Problem statement: Echo verbatim the lines of the records from the line that contains "At what distance is" through the end of the records, including both of those ends.

— start Given records —

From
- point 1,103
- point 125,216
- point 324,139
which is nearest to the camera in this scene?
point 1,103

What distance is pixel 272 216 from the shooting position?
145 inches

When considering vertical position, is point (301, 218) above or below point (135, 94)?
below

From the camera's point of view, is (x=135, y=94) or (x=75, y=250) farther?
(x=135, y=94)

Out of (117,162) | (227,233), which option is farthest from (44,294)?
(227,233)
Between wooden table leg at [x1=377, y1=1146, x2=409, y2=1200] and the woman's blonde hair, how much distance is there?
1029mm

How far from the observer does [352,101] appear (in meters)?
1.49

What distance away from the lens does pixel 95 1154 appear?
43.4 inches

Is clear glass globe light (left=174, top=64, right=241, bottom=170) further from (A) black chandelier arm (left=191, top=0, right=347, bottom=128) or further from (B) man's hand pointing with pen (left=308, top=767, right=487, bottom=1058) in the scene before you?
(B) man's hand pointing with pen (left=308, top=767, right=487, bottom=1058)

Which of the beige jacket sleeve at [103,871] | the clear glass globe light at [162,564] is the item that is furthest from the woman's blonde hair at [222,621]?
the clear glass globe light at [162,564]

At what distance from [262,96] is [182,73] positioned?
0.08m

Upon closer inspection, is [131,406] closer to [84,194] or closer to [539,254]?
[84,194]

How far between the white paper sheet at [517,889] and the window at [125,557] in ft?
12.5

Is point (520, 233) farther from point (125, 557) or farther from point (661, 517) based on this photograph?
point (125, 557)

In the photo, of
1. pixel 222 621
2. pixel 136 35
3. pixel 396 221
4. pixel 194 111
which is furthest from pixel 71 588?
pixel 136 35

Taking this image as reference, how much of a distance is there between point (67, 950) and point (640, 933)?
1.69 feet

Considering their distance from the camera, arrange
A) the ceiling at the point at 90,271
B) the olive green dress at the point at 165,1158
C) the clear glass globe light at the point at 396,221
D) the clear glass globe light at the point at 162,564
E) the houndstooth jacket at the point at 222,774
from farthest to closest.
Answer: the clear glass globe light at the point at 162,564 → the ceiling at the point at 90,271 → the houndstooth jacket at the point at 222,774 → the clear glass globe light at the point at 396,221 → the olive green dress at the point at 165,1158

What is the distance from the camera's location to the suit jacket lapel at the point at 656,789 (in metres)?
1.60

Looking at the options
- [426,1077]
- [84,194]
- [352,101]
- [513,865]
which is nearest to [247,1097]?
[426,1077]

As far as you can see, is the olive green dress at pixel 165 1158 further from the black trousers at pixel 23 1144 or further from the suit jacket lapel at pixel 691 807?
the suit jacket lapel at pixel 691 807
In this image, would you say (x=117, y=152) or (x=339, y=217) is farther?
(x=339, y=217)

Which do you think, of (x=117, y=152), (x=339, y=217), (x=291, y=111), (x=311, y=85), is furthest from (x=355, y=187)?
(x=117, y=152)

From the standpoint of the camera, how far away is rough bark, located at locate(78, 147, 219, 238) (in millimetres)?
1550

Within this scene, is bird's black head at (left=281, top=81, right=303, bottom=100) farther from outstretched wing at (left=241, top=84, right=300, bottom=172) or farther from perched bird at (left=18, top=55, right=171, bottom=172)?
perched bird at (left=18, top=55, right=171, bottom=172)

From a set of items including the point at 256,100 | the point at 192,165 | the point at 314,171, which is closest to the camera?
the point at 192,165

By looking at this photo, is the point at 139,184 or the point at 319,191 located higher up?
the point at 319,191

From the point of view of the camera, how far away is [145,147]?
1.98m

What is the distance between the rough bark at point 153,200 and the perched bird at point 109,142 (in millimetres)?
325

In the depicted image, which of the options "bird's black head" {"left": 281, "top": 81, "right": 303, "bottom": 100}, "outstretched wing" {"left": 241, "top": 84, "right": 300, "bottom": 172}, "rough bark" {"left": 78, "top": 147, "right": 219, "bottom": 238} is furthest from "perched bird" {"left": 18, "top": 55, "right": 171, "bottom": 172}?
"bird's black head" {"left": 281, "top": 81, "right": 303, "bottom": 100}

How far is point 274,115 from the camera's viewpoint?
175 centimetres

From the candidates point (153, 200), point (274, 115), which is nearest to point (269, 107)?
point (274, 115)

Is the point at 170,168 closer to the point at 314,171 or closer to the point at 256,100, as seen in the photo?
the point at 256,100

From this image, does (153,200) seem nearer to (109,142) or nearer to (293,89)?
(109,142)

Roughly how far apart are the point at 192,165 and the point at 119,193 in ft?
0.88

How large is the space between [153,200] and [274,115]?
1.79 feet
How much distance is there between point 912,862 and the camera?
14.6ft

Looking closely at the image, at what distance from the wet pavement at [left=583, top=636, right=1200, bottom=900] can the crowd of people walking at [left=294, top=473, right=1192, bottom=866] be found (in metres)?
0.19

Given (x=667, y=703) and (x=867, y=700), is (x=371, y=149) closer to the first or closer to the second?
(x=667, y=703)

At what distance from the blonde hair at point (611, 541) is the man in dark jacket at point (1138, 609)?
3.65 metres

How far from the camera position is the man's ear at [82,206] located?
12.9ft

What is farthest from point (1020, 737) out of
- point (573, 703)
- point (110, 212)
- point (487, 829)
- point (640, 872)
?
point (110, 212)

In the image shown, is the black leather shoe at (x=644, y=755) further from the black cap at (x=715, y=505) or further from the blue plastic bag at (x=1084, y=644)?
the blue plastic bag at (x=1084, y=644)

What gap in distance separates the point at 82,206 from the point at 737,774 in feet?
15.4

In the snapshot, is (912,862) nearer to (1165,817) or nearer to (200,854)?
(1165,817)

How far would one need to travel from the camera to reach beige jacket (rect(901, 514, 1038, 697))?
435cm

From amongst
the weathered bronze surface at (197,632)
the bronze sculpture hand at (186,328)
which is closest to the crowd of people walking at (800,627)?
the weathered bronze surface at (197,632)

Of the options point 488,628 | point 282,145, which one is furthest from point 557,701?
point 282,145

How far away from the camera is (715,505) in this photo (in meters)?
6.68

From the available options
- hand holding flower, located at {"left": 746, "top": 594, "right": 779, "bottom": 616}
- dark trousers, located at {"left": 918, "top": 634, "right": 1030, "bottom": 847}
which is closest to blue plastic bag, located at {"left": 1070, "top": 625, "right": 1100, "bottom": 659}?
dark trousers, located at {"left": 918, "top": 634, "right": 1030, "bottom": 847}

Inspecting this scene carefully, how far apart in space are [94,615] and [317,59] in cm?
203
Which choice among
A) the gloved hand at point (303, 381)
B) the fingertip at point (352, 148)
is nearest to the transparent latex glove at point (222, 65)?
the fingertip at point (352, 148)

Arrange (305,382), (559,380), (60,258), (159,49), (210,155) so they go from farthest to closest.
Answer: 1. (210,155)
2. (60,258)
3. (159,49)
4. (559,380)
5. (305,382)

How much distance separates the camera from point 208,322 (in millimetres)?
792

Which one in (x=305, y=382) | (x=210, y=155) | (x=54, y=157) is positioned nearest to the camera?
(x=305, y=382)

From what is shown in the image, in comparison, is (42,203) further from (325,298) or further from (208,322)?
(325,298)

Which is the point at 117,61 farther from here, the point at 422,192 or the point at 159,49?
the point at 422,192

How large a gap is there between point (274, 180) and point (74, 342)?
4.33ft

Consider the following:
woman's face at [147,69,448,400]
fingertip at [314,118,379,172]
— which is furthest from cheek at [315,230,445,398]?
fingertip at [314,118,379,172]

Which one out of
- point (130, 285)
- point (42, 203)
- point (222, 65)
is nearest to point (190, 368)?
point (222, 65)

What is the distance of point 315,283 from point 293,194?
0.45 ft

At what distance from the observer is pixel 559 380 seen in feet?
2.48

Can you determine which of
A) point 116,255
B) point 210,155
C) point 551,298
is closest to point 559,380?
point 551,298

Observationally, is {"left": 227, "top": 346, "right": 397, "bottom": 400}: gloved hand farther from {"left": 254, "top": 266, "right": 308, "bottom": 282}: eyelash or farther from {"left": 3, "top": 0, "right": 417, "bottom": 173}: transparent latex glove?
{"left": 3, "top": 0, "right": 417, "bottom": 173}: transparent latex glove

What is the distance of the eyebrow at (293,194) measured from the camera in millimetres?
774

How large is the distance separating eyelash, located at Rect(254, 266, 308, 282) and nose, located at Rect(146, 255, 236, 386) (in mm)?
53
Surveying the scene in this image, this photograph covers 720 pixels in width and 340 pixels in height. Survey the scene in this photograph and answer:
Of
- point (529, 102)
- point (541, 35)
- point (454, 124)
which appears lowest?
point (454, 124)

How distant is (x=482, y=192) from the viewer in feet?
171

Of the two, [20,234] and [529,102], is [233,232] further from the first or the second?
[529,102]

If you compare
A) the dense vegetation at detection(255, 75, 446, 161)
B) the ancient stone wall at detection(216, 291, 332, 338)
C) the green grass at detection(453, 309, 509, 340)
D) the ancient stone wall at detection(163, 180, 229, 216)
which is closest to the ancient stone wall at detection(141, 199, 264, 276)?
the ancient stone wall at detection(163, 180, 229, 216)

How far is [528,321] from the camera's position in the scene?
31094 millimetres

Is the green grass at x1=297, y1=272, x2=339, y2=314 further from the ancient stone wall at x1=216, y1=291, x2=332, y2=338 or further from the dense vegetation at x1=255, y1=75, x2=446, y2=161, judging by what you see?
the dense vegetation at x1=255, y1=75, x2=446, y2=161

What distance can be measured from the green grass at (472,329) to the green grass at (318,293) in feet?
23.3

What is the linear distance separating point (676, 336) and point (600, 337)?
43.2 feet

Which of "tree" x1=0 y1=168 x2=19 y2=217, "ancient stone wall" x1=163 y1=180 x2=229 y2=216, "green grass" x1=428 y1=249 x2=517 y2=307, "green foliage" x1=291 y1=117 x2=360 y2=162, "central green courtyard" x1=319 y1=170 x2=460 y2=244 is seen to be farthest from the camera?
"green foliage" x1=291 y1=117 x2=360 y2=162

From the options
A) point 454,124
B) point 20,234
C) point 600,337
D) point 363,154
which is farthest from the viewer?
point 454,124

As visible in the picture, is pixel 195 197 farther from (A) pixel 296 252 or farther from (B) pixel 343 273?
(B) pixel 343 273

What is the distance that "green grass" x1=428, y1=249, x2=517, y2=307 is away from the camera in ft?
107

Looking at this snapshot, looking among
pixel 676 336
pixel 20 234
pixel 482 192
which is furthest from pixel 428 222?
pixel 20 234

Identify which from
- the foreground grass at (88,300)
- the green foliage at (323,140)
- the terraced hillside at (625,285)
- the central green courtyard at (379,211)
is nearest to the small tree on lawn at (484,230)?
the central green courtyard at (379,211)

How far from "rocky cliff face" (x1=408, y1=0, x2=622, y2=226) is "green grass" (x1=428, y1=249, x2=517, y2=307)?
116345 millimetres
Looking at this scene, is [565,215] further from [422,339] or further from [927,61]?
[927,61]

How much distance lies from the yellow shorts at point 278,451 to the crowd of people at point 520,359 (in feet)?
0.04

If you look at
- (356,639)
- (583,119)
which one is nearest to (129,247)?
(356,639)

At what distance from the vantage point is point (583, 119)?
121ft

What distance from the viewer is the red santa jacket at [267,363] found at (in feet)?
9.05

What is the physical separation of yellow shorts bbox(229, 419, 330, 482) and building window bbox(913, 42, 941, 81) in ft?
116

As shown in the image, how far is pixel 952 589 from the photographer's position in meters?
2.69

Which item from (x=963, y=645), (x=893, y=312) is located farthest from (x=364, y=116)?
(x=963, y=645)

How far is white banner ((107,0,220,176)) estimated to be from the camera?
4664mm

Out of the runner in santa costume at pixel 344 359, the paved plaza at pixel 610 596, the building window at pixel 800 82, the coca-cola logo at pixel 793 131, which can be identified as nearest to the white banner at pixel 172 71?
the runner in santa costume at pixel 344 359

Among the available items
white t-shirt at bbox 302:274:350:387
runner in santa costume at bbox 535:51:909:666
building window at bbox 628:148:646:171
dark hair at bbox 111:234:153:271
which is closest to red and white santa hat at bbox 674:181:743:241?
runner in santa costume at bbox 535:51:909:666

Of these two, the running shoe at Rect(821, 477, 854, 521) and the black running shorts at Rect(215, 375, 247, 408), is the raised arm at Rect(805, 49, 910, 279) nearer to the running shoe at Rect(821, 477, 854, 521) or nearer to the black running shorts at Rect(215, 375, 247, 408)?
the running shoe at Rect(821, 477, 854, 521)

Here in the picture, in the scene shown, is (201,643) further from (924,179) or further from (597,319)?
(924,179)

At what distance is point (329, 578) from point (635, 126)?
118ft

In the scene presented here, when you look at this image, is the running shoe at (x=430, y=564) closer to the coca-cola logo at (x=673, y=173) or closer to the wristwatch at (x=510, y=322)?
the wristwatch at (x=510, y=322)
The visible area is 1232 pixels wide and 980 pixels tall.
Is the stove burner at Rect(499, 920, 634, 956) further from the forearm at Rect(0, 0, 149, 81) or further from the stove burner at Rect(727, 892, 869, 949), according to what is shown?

— end Given records —

Exercise output:
At what distance is point (329, 578) from point (635, 126)?
118ft

In the scene presented here, when you look at this image, is the running shoe at (x=430, y=564) closer to the coca-cola logo at (x=673, y=173) or closer to the wristwatch at (x=510, y=322)?
the wristwatch at (x=510, y=322)
The visible area is 1232 pixels wide and 980 pixels tall.
Is the stove burner at Rect(499, 920, 634, 956) further from the forearm at Rect(0, 0, 149, 81) or further from the stove burner at Rect(727, 892, 869, 949), according to what is shown?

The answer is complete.